• _Source excerpt_:
○ ○ ○ ○
Jerry Heasley
May 1, 2005

Eighty-two-year-old Carroll Shelby is a very busy man, following a dream he's had since 1952 when he dropped a new Chrysler Hemi into a custom-built hot-rod chassis. Shelby's dream was to build cars. The '62 260 Cobra was the first realization of that dream, thanks to Ford's cooperation. The Cobra would become legendary in its execution and performance worldwide. It is likely the most copied automobile ever.

On the 40th anniversary of his original '65 Shelby Mustang GT350, we refrained from asking the overdone questions, such as how he named that first Shelby Mustang a GT350. The story's been told over and over. It was 350 steps to the garage, perhaps based more in humor than fact.

Prior to the '65 GT350 was Shelby's '62 Cobra with an aluminum body and chassis sourced from AC Cars of England and the new small-block Ford V-8. Prior to the Cobra was Shelby's eight-year career as a race car driver. Highlights include 1956 and 1957 Sports Car Illustrated Driver Of The Year, and a victory at LeMans in 1959 driving an Aston-Martin. Shelby was a proven commodity in racing. He knew cars, and he knew how to drive them.

A seldom-mentioned piece of Shelby history is that he actually courted Chevrolet first. Carroll explained, "I built three Corvettes in 1958 in Italy. Ed Cole at Chevrolet gave me three Corvettes, and I had them just about finished with aluminum bodies, a lot lighter than the present fiberglass Corvette."

GM turned Shelby down for engines during his efforts to build the Cobra. Had Chevrolet accommodated Shelby, there may have been no Cobra, or the Cobra might have been Chevy powered. It could have changed the history books completely. Chevrolet already had a sports car in its Corvette, thank you very much. Chief Corvette Engineer Zora Arkus-Duntov could do fine without the help of some Texas sports car driver turned car manufacturer named Carroll Shelby.

Shelby recalls, "I was working with GM, and it took me two years to put my deal together with Ford." Chevrolet would rue the day it turned down Shelby. Shelby had used "getting around Europe" wisely to learn how to build a hot sports car. Number one, he started with a lightweight chassis. Weighing less than 2,000 pounds, the Cobra would be V-8-powered, steamrolling the Corvette in SCCA (Sports Car Club of America) A-production road racing, then later beating the best sports cars (Ferrari had been the perennial champion) in Europe in endurance road racing. The Cobra would hand Chevrolet and Ferrari their respective posteriors in fierce competition around the world. The Cobra nameplate swiftly became synonymous with outrageous performance. Ford benefited mightily because the Cobra was Ford-powered. The body and chassis were from AC Cars in England. Shelby was the manufacturer.

The GT 350 StoryLee Iacocca, widely regarded as the father of the Mustang, and in 1964, vice-president and general manager of Ford Division, called upon his friend Carroll Shelby to give the new Mustang a performance image. The venue was racing, naturally, considering Ford had started one of the most ambitious factory racing programs in history in the summer of 1962. It was called Total Performance.
○ ○ ○ ○
• _Data excerpts_:
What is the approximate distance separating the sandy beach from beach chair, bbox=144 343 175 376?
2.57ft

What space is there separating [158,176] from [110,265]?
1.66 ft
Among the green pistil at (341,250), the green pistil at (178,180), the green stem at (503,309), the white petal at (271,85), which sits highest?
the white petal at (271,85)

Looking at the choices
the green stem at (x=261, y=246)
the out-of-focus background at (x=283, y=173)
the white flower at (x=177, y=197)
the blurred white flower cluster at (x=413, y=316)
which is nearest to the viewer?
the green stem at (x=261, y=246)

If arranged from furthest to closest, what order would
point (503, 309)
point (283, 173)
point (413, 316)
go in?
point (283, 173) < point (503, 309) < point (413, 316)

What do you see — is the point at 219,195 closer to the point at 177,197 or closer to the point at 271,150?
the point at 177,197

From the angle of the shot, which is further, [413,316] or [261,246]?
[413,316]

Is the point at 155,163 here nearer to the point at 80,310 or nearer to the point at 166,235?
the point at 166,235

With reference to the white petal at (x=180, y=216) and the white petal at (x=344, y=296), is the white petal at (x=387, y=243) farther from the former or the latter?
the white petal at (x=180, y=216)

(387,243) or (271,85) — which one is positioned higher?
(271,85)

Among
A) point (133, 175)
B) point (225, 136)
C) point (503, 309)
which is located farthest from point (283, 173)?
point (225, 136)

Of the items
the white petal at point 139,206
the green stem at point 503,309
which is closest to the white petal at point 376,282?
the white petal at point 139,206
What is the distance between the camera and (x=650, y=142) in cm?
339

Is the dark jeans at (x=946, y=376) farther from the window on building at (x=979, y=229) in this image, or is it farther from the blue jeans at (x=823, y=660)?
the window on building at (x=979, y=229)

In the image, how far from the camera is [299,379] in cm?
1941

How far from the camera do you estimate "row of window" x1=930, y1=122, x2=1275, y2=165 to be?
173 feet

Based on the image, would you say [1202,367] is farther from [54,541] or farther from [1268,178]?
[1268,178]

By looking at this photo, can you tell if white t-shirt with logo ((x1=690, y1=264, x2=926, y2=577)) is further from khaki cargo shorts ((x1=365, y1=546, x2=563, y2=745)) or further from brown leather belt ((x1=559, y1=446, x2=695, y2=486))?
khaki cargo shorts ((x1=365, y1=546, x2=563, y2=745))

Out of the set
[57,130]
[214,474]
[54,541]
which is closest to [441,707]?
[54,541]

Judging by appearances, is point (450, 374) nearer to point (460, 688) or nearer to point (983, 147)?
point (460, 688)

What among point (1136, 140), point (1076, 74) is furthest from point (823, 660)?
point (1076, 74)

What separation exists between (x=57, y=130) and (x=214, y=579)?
○ ○ ○ ○
• _Things to do_:
[1] Not counting the byline, list every person the Shelby article mentions by name.
[2] Pick up the Shelby article after its last sentence and keep it going.
The material has no connection to the Shelby article.

• _Responses by task_:
[1] Carroll Shelby, Ed Cole, Zora Arkus-Duntov, Lee Iacocca

[2]
Shelby's mission in August 1964 was to build a hot Mustang to compete in SCCA B-production road racing. It was known as the Cobra Mustang project. He began by asking the SCCA just what it would take for the Mustang to be classified in its rulebook as a sports car. First, the Mustang would have to be a two-seater. The new Mustang fastback had just joined the line-up as a 2+2, short for two seats up front and two in the back. All Shelby had to do was pull the rear seat and insert a fiberglass tray. Voila! The two-seat Shelby Mustang GT350 was born.

The challenge was bringing the suspension and engine up to a competitive level. Rick Kopec of SAAC (Shelby American Automobile Club) explains in his Shelby American World Registry that the SCCA allowed Shelby to modify the suspension or the engine, but not both. Also, they required at least 100 streetable production units to be built.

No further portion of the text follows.